-------- Text excerpt --------

December 28th, 2006 · No Comments

John Edwards, the eternally youthful, former North Carolina senator today announced his intention to run for president. While the news barely received an audible ripple in the blogosphere, one issue about Edwards continues to trouble me.

Why did John Edwards turn his back on AIDS victims?

Many people on the left adore John Edwards. They say he was the best thing to come out of the failed 2004 John Kerry presidential campaign. His supporters (especially straight women and gay men) say Edwards was the perfect yin to John Kerry’s yang. Edwards, with his wide, photogenic smile, sexy mop of surfer boy hair and pleasant, easy manner, provided a much needed contrast to the stiff, heavily scripted, mummified John Kerry.

As a political activist, I have spent the past decade heavily focused on gay rights, gay marriage equity and HIV/AIDS care and research. That said, I have always wondered why the former Senator John Edwards seemed to care so little about people living with HIV/AIDS in his home state of North Carolina?

Background: 

At least half of all underinsured and uninsured Americans living with HIV/AIDS rely on ADAP or AIDS Drug Assistance Program - a joint Federal/50 state program authorized under Title II of the Ryan White Care Act, to provide them with free, lifesaving, anti-retroviral drugs to stave off the destructive march of the HIV virus on their immune systems. For the underinsured and uninsured, ADAP is a reprieve from what would otherwise be a death sentence.

-------- Stored data --------

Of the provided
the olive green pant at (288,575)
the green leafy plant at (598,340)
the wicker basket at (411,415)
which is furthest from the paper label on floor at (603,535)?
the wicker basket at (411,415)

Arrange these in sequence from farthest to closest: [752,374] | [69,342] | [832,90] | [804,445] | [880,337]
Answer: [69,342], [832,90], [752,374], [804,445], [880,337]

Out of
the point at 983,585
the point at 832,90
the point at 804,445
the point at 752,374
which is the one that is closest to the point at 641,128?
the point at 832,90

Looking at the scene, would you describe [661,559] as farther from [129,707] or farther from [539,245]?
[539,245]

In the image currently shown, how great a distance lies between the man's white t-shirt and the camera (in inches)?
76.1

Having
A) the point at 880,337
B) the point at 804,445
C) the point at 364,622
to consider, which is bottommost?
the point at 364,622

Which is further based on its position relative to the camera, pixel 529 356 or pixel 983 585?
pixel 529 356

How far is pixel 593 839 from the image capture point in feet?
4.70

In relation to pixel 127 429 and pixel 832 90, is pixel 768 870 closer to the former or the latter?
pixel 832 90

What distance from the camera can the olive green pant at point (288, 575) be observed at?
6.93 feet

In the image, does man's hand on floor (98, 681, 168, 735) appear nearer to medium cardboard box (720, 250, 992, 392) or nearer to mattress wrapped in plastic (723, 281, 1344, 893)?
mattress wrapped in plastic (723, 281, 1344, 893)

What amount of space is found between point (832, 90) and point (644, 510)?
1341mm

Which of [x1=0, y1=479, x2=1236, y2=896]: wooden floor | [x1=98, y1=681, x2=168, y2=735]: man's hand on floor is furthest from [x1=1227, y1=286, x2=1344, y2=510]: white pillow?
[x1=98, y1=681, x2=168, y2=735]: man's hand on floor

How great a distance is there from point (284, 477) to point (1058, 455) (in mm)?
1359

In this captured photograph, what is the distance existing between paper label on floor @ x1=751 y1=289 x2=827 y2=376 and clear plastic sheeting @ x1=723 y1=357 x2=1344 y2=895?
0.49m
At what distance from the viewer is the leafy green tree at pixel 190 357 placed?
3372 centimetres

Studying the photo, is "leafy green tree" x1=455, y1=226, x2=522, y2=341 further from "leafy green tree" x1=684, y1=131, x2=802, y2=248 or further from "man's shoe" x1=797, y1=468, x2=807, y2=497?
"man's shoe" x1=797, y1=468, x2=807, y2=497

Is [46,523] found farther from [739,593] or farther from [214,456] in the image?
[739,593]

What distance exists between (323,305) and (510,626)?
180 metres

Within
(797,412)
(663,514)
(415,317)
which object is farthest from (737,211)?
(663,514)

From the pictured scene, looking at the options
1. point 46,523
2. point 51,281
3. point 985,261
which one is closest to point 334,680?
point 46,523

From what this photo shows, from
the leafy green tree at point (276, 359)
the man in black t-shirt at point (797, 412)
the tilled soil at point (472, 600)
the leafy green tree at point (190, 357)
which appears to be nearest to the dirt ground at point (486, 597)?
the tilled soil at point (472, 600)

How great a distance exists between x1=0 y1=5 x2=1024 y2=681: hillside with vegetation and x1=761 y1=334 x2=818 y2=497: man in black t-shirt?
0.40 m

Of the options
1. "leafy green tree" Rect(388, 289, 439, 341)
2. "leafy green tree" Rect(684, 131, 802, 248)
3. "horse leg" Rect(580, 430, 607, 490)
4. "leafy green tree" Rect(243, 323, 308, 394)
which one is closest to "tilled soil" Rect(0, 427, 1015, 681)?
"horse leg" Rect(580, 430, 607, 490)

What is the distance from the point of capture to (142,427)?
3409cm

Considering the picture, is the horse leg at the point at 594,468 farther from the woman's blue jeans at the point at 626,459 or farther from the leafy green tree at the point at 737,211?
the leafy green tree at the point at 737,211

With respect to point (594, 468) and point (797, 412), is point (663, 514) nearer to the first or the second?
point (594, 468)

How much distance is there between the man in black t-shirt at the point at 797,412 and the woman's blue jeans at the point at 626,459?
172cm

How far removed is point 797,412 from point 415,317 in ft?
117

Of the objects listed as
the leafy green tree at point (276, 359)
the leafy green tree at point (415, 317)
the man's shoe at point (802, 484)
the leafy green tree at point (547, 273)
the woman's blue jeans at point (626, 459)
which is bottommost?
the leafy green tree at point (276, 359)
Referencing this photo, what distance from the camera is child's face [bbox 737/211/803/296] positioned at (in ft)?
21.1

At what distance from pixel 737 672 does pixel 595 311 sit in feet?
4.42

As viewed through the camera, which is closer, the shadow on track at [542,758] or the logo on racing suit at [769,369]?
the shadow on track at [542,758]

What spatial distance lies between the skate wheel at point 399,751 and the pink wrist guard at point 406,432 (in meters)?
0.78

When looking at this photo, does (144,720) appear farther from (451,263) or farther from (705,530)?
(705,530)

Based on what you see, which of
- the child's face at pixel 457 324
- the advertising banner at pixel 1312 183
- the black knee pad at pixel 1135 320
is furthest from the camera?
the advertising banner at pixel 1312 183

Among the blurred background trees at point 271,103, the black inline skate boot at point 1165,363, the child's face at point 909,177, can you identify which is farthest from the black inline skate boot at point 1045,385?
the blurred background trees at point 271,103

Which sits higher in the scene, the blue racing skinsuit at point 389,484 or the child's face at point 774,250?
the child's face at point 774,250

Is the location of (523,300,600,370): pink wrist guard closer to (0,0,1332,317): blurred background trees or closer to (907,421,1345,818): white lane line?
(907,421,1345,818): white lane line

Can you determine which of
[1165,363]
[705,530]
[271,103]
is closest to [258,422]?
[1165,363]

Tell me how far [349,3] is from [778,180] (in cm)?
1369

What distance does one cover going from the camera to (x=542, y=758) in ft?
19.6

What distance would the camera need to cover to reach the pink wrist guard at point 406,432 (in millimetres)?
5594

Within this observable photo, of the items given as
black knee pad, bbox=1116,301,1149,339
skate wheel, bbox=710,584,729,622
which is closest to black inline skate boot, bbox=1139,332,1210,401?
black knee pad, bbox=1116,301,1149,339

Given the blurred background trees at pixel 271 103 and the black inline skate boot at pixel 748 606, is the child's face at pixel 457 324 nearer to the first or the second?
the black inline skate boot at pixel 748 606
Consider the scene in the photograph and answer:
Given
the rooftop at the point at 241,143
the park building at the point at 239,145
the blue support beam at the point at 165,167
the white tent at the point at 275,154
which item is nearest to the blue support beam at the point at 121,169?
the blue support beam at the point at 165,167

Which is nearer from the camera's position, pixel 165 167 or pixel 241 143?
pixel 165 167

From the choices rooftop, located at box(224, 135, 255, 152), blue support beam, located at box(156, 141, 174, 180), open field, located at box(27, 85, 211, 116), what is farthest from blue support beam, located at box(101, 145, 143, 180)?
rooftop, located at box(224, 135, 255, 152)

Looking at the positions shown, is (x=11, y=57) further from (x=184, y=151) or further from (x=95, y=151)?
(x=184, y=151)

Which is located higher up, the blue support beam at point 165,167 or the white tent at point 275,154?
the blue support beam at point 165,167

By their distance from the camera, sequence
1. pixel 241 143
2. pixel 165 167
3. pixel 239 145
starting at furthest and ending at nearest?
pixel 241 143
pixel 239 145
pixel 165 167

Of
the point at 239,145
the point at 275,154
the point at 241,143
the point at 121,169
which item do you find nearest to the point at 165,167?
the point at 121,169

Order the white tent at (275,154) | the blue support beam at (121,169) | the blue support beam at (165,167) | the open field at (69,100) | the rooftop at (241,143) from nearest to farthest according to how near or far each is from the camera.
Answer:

--------

— What you will do —
**a.** Answer these questions about the John Edwards post:
(i) Which state did John Edwards serve as senator?
(ii) Whose 2004 presidential campaign does the post call failed?
(iii) Under which title of the Ryan White Care Act is ADAP authorized?
**b.** Duplicate the John Edwards post from "As a political activist, I" down to "of North Carolina?".

— Solutions to the exercise —
**a.**
(i) North Carolina
(ii) John Kerry's
(iii) Title II

**b.**
As a political activist, I have spent the past decade heavily focused on gay rights, gay marriage equity and HIV/AIDS care and research. That said, I have always wondered why the former Senator John Edwards seemed to care so little about people living with HIV/AIDS in his home state of North Carolina?